• WRITTEN EXERCISE 1
In the article on Le’Veon Bell, reproduce the part from "Just last season, Bell" up to and including "59 offensive snaps in that game.", swapping "debut" for "return".
• WRITTEN EXERCISE 2
According to the article on Le’Veon Bell, how many days separated his last preseason game snap from his first regular season game snap in 2013?
• WRITTEN EXERCISE 3
Decide whether each statement agrees with the article on Le’Veon Bell. Answer yes or no and quote the deciding words.
(a) Bell played 32 preseason snaps in 2015.
(b) Bell's NFL debut came against the Cleveland Browns.
(c) In 2015, Bell was suspended for the team's first three regular season games.

At The Very Least, Bell Does Have Extensive Start-Of-Season Layoff Experience

When will Pittsburgh Steelers running back Le’Veon Bell ultimately sign his tender and report to the team? September 1? When he does, how long will it take him to get into “football shape?” Regardless, how many snaps will he ultimately be able to play in the regular season opener against the Cleveland Browns and will he be effective in that contest? These questions will be answered in a matter of weeks, but in the meantime, here’s something to consider.

If there’s one player on the Steelers who knows how to come off the street and play immediately after long layoffs, it’s probably Bell. After all, he’s essentially had to do just that in three of his first four seasons in the NFL.

In 2013, Bell’s rookie season, a foot injury suffered during the team’s second preseason game that year ultimately sidelined him for several weeks. From his last preseason game snap played that year until his first regular season game snap was 41 days. Oh, and in case you forgot, Bell played all of 5 offensive snaps during the entire 2013 preseason.

Following that long layoff, Bell’s NFL debut in London against the Minnesota Vikings in Week 4 included him rushing for 57 yards and two touchdowns on 16 carries in addition to him catching four passes for another 27 yards. He also played 60 of a possible 79 offensive snaps in that game. How much “real” practice time did he get during that extended layoff? I don’t know for sure.

In 2015, Bell was suspended for the team’s first two regular season games. His last preseason snap that year took place in the team’s third preseason game and his first regular season snap came in Week 3. That was a span of 29 days between game snaps. He did however, play 32 preseason snaps that year. His 2015 debut against the then-St. Louis Rams ultimately included him rushing for 62 yards and a touchdown on 19 carries and catching seven passes for another 70 yards. He also played 60 of a possible 63 offensive snaps in that game.

Just last season, Bell was suspended for the Steelers first three regular season games and just like in 2015, his last preseason snap came during the team’s third preseason game and all 20 of those snaps came in that contest. That span between game snaps was 37 days. In his 2016 debut against the Kansas City Chiefs, Bell rushed for 144 yards on 18 carries and he caught five passes for another 34 yards. He played 52 of a possible 59 offensive snaps in that game.

Obviously, the main difference this year as opposed to the previously mentioned years is the fact that Bell went through a whole training camp with the team before ultimately being sidelined for at least a full month due to either injury or suspension. With that said, if it takes a player a “few weeks” to get into “football shape,” does a span of three or more weeks without practice allow said player to fall out of “football shape?” If that is indeed the case, is one full week of practice following such a layoff span enough time for a player to get back into “football shape?”

Here’s what we think we know about Bell right now thanks to comments made by his teammates in addition to the videos he posts on his social media accounts. He trains very, very hard while he’s away from the team. Sure, he’s not getting hit, at least we don’t think he is, but he keeps himself in great physical condition just the same and as he should.

• PROVIDED INFORMATION
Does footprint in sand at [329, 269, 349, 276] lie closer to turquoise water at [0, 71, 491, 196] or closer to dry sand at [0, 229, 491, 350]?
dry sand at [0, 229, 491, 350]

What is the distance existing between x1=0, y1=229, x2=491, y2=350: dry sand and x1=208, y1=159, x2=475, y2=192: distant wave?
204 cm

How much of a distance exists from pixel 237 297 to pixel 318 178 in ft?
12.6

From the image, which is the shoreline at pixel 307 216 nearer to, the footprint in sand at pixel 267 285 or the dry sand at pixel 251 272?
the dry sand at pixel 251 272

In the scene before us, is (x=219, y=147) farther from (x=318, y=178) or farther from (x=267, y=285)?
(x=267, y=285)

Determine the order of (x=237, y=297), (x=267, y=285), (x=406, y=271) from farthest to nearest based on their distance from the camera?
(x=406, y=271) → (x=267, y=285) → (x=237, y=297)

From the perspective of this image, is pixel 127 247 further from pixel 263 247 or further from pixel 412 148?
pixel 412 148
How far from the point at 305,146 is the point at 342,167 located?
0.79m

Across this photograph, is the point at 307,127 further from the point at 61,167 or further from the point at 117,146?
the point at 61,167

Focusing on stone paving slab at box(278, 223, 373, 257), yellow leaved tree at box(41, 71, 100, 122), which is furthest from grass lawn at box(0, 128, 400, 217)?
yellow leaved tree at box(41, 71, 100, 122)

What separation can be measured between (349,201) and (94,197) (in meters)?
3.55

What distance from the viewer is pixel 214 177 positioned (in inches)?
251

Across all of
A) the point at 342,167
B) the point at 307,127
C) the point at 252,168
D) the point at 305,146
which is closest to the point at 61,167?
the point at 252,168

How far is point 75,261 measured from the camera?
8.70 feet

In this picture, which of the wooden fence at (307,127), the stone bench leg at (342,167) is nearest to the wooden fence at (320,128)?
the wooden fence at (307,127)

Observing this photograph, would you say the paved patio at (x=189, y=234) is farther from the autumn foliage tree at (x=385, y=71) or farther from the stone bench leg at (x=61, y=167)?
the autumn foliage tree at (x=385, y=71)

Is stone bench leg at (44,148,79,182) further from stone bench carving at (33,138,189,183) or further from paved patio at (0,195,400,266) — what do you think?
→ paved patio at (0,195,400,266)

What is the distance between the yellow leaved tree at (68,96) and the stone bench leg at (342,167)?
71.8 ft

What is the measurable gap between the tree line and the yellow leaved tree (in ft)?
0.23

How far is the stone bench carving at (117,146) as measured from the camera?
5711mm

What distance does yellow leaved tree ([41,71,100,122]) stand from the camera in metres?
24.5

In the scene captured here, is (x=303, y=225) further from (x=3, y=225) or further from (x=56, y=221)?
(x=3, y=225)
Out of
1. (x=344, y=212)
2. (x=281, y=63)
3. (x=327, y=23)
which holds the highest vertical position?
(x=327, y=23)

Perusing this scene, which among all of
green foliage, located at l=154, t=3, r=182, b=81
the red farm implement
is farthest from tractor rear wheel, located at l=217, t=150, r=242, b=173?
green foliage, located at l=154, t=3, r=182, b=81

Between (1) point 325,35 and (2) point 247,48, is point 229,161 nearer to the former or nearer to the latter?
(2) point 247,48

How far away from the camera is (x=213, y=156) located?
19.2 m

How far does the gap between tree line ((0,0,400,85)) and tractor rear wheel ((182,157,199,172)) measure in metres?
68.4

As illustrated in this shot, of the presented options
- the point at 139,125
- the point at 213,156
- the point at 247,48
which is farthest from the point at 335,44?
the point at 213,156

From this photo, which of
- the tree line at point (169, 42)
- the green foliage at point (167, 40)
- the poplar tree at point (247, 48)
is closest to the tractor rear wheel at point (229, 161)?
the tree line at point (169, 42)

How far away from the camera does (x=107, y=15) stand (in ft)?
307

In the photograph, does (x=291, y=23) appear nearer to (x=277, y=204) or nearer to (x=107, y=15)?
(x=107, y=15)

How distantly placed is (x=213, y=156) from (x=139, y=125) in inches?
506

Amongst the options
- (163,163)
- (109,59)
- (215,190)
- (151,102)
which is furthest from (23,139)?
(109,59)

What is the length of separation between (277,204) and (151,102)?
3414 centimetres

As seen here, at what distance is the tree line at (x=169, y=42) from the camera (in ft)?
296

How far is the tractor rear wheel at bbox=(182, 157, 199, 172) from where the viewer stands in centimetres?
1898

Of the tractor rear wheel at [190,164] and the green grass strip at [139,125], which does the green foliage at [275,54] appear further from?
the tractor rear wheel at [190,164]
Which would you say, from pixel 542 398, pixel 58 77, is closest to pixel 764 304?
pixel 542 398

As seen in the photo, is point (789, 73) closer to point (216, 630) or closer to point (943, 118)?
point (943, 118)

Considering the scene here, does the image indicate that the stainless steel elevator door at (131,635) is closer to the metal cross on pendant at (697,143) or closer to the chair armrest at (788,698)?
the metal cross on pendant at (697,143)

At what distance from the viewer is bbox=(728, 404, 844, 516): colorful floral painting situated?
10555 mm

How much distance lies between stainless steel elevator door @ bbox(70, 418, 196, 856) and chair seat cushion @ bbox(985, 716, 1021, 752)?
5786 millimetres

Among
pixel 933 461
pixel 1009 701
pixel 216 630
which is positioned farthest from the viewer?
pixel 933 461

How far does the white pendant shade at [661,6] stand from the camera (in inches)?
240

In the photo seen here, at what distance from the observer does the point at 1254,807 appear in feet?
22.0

• FULL SOLUTION 1
Just last season, Bell was suspended for the Steelers first three regular season games and just like in 2015, his last preseason snap came during the team’s third preseason game and all 20 of those snaps came in that contest. That span between game snaps was 37 days. In his 2016 return against the Kansas City Chiefs, Bell rushed for 144 yards on 18 carries and he caught five passes for another 34 yards. He played 52 of a possible 59 offensive snaps in that game.

• FULL SOLUTION 2
41 days.

• FULL SOLUTION 3
(a) Yes: "He did however, play 32 preseason snaps that year."
(b) No: "Bell’s NFL debut in London against the Minnesota Vikings in Week 4"
(c) No: "In 2015, Bell was suspended for the team’s first two regular season games."